That's what I mean about clinging to what I know to be true. I can look at this extended family that my children belong to and I can see the importance of each involved person. I can also see the narrative lines that the GEM takes and exploits.

The fact is that she tried to orchestrate an arrest of myself and my wife for what she called 'custodial interference.' We had a disagreement about when and where the kids where supposed to be exchanged and how daycare was supposed to be handled. Rather than work it out and find a way to compromise, the GEM called the Beaverton police department and pretended to not know where her child was. This despite the fact that she had already called the school and had been told that the kid was picked up by her father.

She then called me and left angry messages ordering me to bring Aoibhinn to her.

The police called me and discussed what was happening. The cop was a bit on the confrontational side. I told him I had A and I planned on getting her back to her mom as soon as I could find out where she was and arrange the drop-off. (It turned out that the GEM had rushed to the daycare and picked up M while I was sitting upstairs with A.)

I also told the cop that nine months previous, the GEM had decided she wanted to keep the kids for a weekend in the summer and rather than swap with me, she just kept them and didn't return them to me on Tuesday. I called her a couple of times and tried to get them back, even asking her if I should call the police. Her response made it clear she already looked into the consequences of keeping the kids on my time. She said, "Go ahead. Call the cops. It's a civil matter and they won't do anything."

So, cop on the phone hangs up. He calls back a half-hour later and I tell him I'm on the way to drop A at her mom's house. He says, "Yeah, well good luck. She's on the other line right now with my sergeant trying to get him to write me up."

I'd like to say something glib, make a flip comment here, but this is a mental illness. As I am becoming more aware of what I'm dealing with it's becoming more real. Just like I wouldn't expect a man on crutches to manage a trip up a staircase, I'm becoming more aware that this mental illness is not something that can be treated by expecting normal social functioning.

Yet, it is causing harm to everyone else in this blended family. The children are least aware and most at risk.

So, what? What now?

Tuesday, July 2, 2013

I won't ever lose

What do you do when you're confronted with someone who has spent eight years grabbing every possible negative narrative strand and whipping everyone in their orbit with it? The outrage and frustration is overwhelming at times and compounded by the fact that our natural instinct as humans is to want these things to heal themselves with time, as we've been told they will.

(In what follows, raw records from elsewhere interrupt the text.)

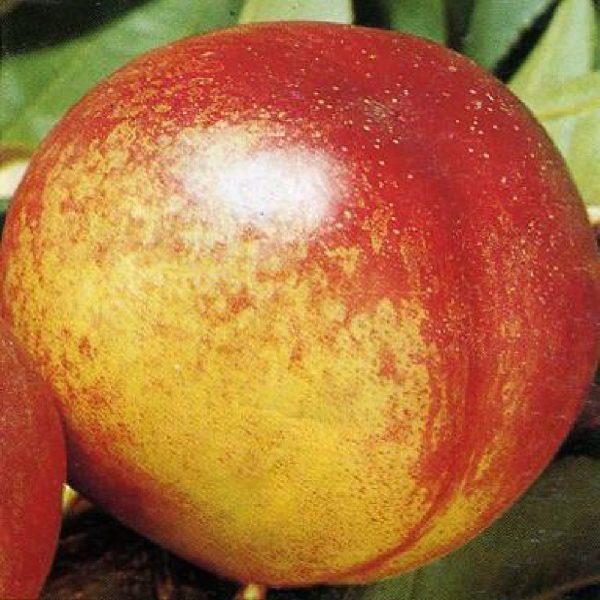 Pesco noce Fairlane è un albero vigoroso ad elevata produzione | Vivailazzaro.it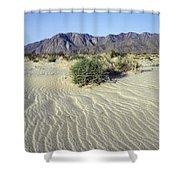 Sand Dunes & San Ysidro Mountains At El Shower Curtain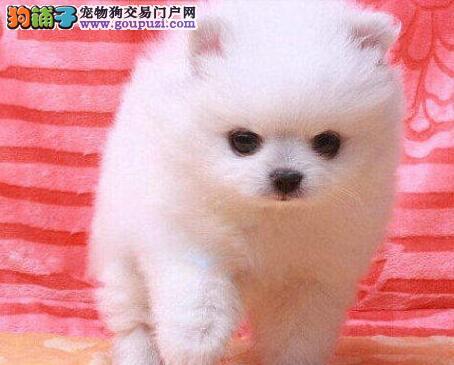 纯种哈多利版长沙博美犬特价出售 可赠送狗笼子和赠品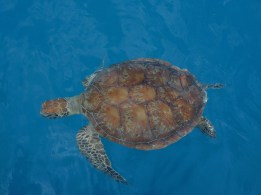 Green or Loggerhead?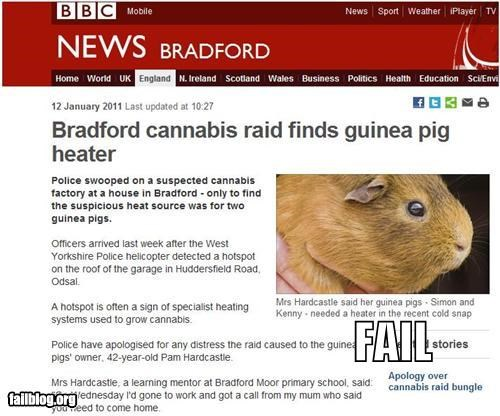 animals,drugs,failboat,g rated,guinea pigs,heaters,pets,police,Probably bad News,raid
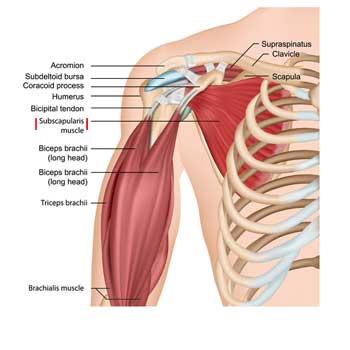 Subscapularis Muscle Anatomy: Origin, Insertion, Action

So we wait and we take it. Attack after attack. I know the truth. I know what reality is, and that's the strand I have to hang on to with both hands.

Tightly.

At the other end is this angry, hurting person trying to shake me free and off into a groundless orbit, like a beach ball at a Padres game. Hanging on to this narrative thread, knowing that I love these little girls that I give them something they need. I've moved away from that unstable, abusive arena, hoping for quality time, over quantity. The Oregon legal system did my kids wrong. I know I'm the parent who is the best choice to have kept this family together. Given the reins, I would have steered us along and things would be smooth and easy. I have no desire to displace the girls' mother. I love them and I see their need for their mom. In fact, I see it even more clearly through the fog she creates, ironically. I can see the girls' being slowly and steadily co-opted as their mother actively campaigns to force me out of their lives and paint me as a villain at every step.

I've not forgotten that her closest friends didn't understand why she had taken this path and that they couldn't even stop her from attempting this violent coup, forcing me to the sidelines and attempting to drive a wedge into our relationship.

I know her one honest moment was her confession that she was afraid the girls would love a step-mother more than her. That's a normal fear. It's completely unfounded in this case.

And yet here she is, maniuplating every person, every action, everything to create this widening physical gulf.

Go ahead, build a massive gap. I do not fear I will be replaced. I love those girls immensely. They know who I am. I have a place in their lives I won't ever lose.

Tuesday, June 11, 2013

GEM Explodes

After seven months of living out of the RV at the horse farm we were ready for change. We looked at our options. We thought about living across the river in rural Clark County; we looked all around Western Washington County; we considered Spokane; and even a commute from out in the gorge.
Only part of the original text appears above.